Court Opinion

ID: 7744495
Source: CourtListenerOpinion
Date Created: 2022-07-30 20:07:51.50093+00
Date Added: 2024-06-11T13:58:04.012418
License: Public Domain

¶ 29. The majority is both misguided and unconvincing in its attempt to apply a federal six-year statute of limitations to a tort claim. This is nothing but a simple case where an insurance company is attempting to collect monies for a tort committed by the Durrs for burning the house. American *Page 222 
National Property and Casualty Company ("American National"), the insurer, had to pay the mortgage company (FHA) and then attempted to collect its money back from the Durrs that it had advanced. Perhaps the majority's fatal flaw is in construing this as a contract case, instead of one sounding in tort. The rights asserted against the Durrs were in tort for the destruction (arson) of their home. Thus, the three-year Mississippi statute of limitation commenced to run on the day of the fire, March 23, 1991. The destruction took place on March 23, 1991, and this is the day that the cause of action accrued to American National against the Durrs. At the very least, it was known and accrued upon the Durrs' entering guilty pleas to their participation in the arson of their house to collect the insurance from American National. Both the March 23, 1991, date of the fire and the February 7, 1992, pleas of guilty were more than three (3) years prior to the September 22, 1995, filing of the complaint. American National has in essence slept on its rights, waking to find its claim procedurally barred. See Miss. Code Ann. § 15-1-49 (1) (1995). The complaint should have been dismissed with prejudice. Accordingly, I dissent.
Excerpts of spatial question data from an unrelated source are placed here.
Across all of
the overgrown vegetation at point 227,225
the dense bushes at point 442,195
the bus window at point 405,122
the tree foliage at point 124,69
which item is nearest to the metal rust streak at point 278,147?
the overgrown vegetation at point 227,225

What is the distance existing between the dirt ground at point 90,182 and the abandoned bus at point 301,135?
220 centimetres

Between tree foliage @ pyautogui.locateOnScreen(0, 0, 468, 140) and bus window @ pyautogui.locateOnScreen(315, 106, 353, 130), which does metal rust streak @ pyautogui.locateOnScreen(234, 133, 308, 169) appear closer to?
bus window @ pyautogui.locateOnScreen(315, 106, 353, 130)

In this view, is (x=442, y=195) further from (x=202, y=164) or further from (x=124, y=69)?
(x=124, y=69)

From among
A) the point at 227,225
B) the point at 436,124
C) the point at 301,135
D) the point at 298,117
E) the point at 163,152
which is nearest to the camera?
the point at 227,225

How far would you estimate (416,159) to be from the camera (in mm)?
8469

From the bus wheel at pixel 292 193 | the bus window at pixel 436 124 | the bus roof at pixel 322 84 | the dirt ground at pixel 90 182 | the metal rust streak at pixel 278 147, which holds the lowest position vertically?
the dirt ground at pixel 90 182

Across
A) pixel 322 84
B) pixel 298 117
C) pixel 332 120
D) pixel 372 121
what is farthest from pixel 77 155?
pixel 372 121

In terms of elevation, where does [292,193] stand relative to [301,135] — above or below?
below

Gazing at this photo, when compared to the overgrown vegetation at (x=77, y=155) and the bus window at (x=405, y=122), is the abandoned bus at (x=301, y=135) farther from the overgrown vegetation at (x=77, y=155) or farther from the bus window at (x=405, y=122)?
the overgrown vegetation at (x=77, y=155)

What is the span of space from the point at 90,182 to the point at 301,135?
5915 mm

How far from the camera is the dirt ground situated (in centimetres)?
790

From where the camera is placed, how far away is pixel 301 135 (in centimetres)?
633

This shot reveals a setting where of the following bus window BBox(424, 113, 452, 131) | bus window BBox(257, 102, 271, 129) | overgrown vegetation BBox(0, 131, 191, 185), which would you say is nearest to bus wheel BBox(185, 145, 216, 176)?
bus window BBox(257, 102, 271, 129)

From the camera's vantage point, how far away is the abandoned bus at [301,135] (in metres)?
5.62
¶ 30. Pursuant to Miss. Code Ann. § 15-1-49 (1), all actions for which no other period of limitation is prescribed shall be commenced within three (3) years after the cause of action has accrued. The majority argues that this case is a contract action brought by the United States and the applicable statute is federal, making the limitation six (6) years.
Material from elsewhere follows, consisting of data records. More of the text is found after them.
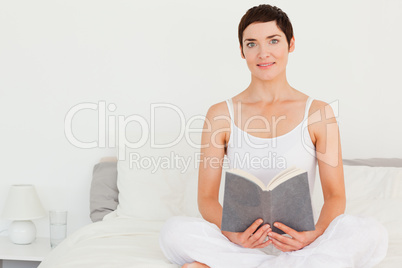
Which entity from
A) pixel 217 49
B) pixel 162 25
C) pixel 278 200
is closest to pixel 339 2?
pixel 217 49

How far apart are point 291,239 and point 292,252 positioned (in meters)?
0.05

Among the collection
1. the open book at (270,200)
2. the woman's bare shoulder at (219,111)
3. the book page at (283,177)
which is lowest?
the open book at (270,200)

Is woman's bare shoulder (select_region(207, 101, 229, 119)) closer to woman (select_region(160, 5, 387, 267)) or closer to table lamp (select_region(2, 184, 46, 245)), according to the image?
woman (select_region(160, 5, 387, 267))

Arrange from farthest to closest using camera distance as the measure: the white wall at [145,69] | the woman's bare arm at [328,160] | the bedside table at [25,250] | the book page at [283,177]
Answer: the white wall at [145,69], the bedside table at [25,250], the woman's bare arm at [328,160], the book page at [283,177]

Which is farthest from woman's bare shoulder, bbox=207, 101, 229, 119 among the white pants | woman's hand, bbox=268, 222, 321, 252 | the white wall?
the white wall

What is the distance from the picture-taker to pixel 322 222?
5.74ft

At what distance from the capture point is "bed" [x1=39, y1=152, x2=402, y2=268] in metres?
1.89

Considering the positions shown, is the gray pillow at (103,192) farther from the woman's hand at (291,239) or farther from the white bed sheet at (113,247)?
the woman's hand at (291,239)

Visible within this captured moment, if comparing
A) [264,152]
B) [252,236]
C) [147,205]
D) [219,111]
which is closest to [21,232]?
[147,205]

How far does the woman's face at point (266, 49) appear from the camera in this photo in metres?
1.91

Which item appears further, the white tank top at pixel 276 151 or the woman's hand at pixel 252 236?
the white tank top at pixel 276 151

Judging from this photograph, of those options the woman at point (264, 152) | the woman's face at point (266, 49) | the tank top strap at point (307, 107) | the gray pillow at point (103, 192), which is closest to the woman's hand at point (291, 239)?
the woman at point (264, 152)

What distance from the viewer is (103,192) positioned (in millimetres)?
2686

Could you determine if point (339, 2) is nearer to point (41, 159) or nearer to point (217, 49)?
point (217, 49)
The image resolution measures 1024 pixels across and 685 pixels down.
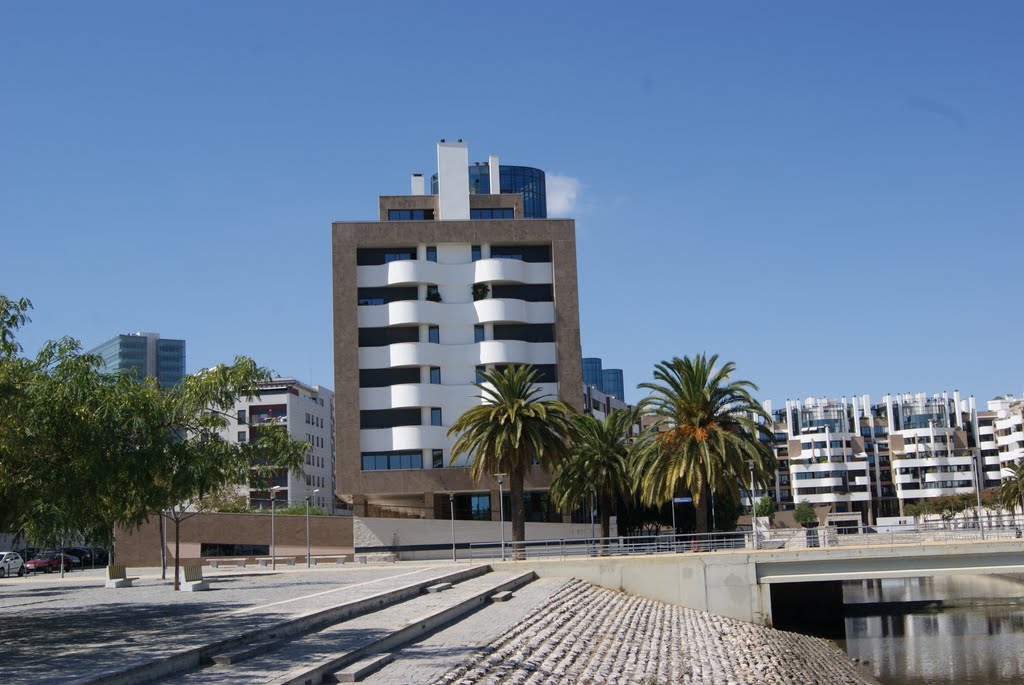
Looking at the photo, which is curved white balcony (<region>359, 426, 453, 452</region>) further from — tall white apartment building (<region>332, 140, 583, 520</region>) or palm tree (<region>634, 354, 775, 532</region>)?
palm tree (<region>634, 354, 775, 532</region>)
¶ 31. However, a contractual obligation only arose later with the execution of a deed of trust by the Durrs to guarantee restitution payments with the court. The deed of trust was executed on a house which the Durrs still own. The terms of the note and the deed of trust were current, and the action on the part of American National was not an attempt to foreclose or accelerate collection of the restitution. While the majority may be correct that the six-year statute of limitation applies to collection of that deed of trust, that is not the subject of this action.
¶ 32. FHA was not asserting any contractual right against the Durrs. For one reason, it had none. The United States, performing the private function of mortgage lender through FHA, is bound by the Mississippi general statute of limitation and is unable to file a tort action against the Durrs after three years. Consequently, American National, the assignee-subrogee, could have no greater rights. Since the cause of action arose upon notice of the fire on March 23, 1991, and the suit was not filed until September 22, 1995, the applicable statute of limitation of three (3) years has run.
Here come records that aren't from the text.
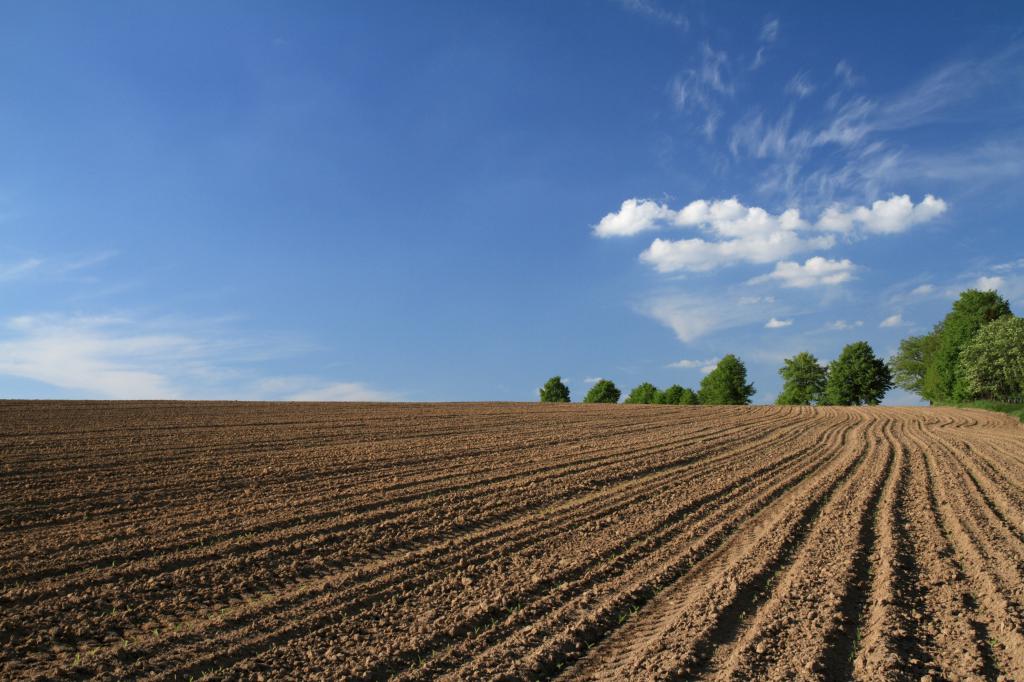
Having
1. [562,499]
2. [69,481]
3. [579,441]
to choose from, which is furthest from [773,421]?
[69,481]

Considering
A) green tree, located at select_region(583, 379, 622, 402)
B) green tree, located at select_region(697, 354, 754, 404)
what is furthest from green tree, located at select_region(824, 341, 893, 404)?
green tree, located at select_region(583, 379, 622, 402)

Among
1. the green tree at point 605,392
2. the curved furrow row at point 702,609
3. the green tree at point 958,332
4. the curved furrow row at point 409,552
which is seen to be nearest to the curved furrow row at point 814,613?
the curved furrow row at point 702,609

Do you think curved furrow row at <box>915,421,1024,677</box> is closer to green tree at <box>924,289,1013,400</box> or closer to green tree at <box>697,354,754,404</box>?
green tree at <box>924,289,1013,400</box>

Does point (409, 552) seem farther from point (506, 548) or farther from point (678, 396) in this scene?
point (678, 396)

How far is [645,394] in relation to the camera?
89375 millimetres

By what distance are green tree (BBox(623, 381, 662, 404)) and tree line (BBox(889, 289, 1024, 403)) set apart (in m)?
28.6

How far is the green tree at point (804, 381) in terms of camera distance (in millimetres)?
75250

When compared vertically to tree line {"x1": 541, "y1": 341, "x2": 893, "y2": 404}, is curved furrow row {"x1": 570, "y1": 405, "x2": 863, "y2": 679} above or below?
below

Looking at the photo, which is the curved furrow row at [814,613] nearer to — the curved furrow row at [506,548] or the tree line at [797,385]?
the curved furrow row at [506,548]

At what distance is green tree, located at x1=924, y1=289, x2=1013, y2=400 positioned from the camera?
57.0 metres

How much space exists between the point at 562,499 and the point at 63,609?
6.71 metres

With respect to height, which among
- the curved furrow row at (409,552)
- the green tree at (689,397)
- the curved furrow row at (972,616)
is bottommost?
the curved furrow row at (972,616)

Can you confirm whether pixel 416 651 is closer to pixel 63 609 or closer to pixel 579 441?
pixel 63 609

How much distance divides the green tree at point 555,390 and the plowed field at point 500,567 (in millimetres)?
62003
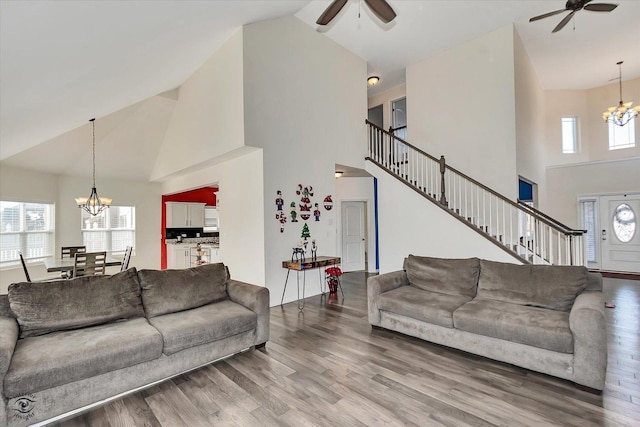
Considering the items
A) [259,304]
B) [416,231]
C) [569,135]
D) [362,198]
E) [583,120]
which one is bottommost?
[259,304]

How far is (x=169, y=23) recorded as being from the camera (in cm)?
328

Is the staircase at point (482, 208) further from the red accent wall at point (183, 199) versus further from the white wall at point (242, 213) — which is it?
the red accent wall at point (183, 199)

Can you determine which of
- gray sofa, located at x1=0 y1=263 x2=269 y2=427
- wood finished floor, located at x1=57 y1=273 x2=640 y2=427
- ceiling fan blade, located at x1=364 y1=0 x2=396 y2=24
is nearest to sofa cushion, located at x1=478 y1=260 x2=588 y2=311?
wood finished floor, located at x1=57 y1=273 x2=640 y2=427

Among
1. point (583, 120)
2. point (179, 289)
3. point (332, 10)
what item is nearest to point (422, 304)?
point (179, 289)

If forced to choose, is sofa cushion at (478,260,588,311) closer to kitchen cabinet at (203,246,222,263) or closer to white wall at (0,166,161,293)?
kitchen cabinet at (203,246,222,263)

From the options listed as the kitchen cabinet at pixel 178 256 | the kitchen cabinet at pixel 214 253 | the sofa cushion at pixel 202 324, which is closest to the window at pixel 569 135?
the kitchen cabinet at pixel 214 253

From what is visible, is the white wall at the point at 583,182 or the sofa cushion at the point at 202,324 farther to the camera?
the white wall at the point at 583,182

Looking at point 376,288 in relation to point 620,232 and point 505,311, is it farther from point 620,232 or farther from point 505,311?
point 620,232

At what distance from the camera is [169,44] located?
3883mm

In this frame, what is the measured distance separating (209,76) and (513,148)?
231 inches

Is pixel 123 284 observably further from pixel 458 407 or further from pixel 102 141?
pixel 102 141

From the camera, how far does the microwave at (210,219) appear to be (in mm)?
9586

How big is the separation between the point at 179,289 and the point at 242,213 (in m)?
2.39

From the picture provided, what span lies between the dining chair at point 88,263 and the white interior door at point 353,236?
5172 millimetres
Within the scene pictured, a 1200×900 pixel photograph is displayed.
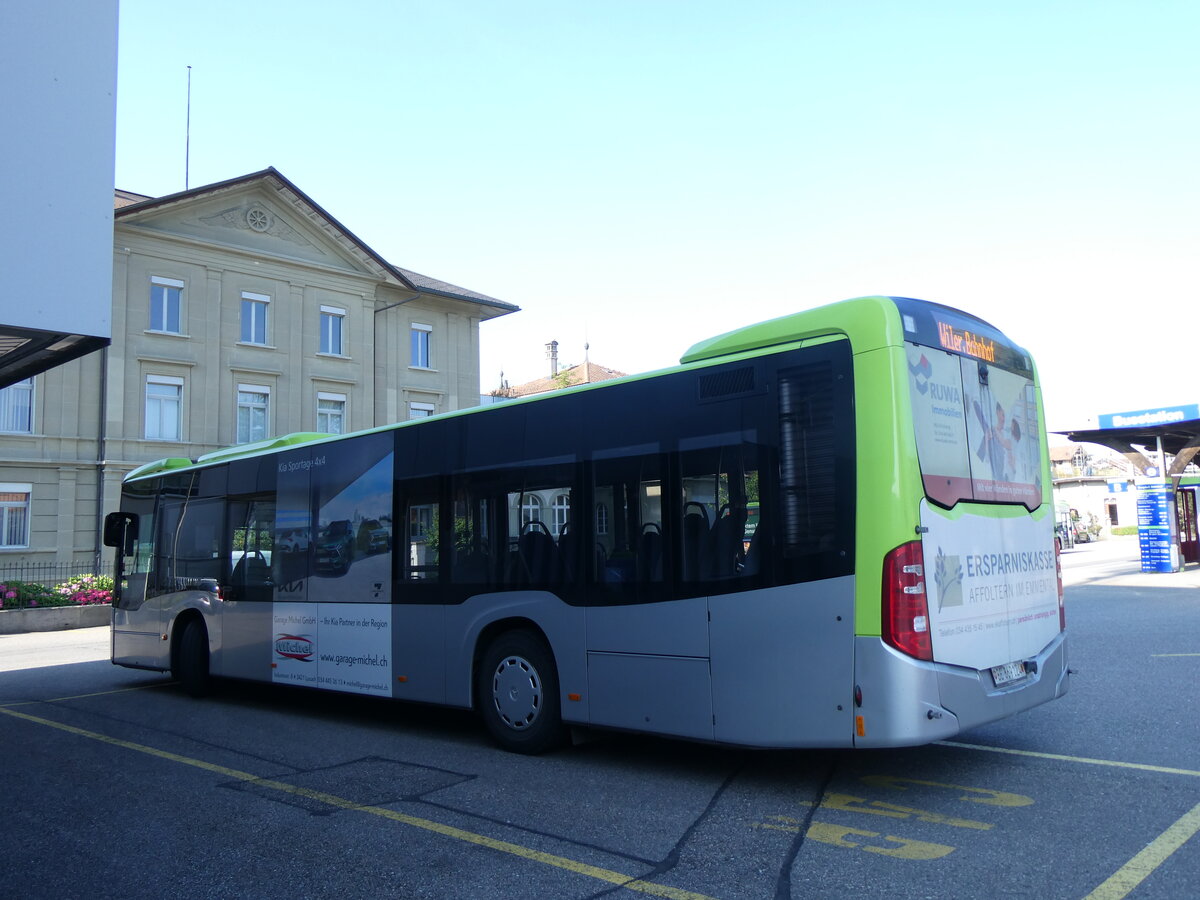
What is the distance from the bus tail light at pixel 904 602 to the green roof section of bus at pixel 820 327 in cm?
125

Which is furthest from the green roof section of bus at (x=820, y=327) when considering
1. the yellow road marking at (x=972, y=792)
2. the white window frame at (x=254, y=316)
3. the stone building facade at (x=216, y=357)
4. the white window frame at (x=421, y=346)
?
the white window frame at (x=421, y=346)

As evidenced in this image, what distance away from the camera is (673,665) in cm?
657

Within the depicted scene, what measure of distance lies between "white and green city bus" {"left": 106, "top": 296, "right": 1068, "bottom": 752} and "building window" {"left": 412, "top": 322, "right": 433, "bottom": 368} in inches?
1212

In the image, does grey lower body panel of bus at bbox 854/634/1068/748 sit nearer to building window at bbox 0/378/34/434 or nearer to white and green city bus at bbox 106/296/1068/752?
white and green city bus at bbox 106/296/1068/752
¶ 33. What is puzzling is the fact that the majority looks the other way in allowing a sophisticated party such as American National an additional three (3) years to bring an action for a claim of which it was aware from day one. This is not a case in which there was fraud which masked the truth for some years. Less than one (1) year after American National made an advance payment pursuant to the insurance contract on the home, the Durrs pled guilty to the arson of property they had insured by American National. Yet it still took American National another two (2) years to file a complaint. If American National was not already on notice of its rights after advancing $1,000.00 to the Durrs, it should have been when it received a proof of loss from FHA just some seven (7) months after the fire.
¶ 34. While this opinion should not be in any way misconstrued to condone the actions of the Durrs, it should be clear that *Page 223 
American National has slumbered on its rights. Instead of properly barring American National's claim, the majority instead chooses to make new law. That law would allow insurers using federal funds to bypass our state statute of limitation and gain three (3) additional years in which to bring suit; effectively gaining more rights than those enjoyed by local insurers operating within this very state.
¶ 35. The underlying rationale for statutes of limitation is to encourage promptness in the bringing of actions and to ensure fairness to defendants. Grant v. State, 686 So.2d 1078, 1083 (Miss. 1996) (citing United States v. Marion, 404 U.S. 307, 92 S.Ct. 455, 30 L.Ed.2d 468 (1971)). American National was anything but prompt in the pursuit of its claim, and to allow it an additional three (3) years to bring suit would clearly be unfair to the Durrs. In this case, American National is bound by the general three-year statute of limitation, and in not filing suit until September 22, 1995, its complaint is time barred. Accordingly, I dissent.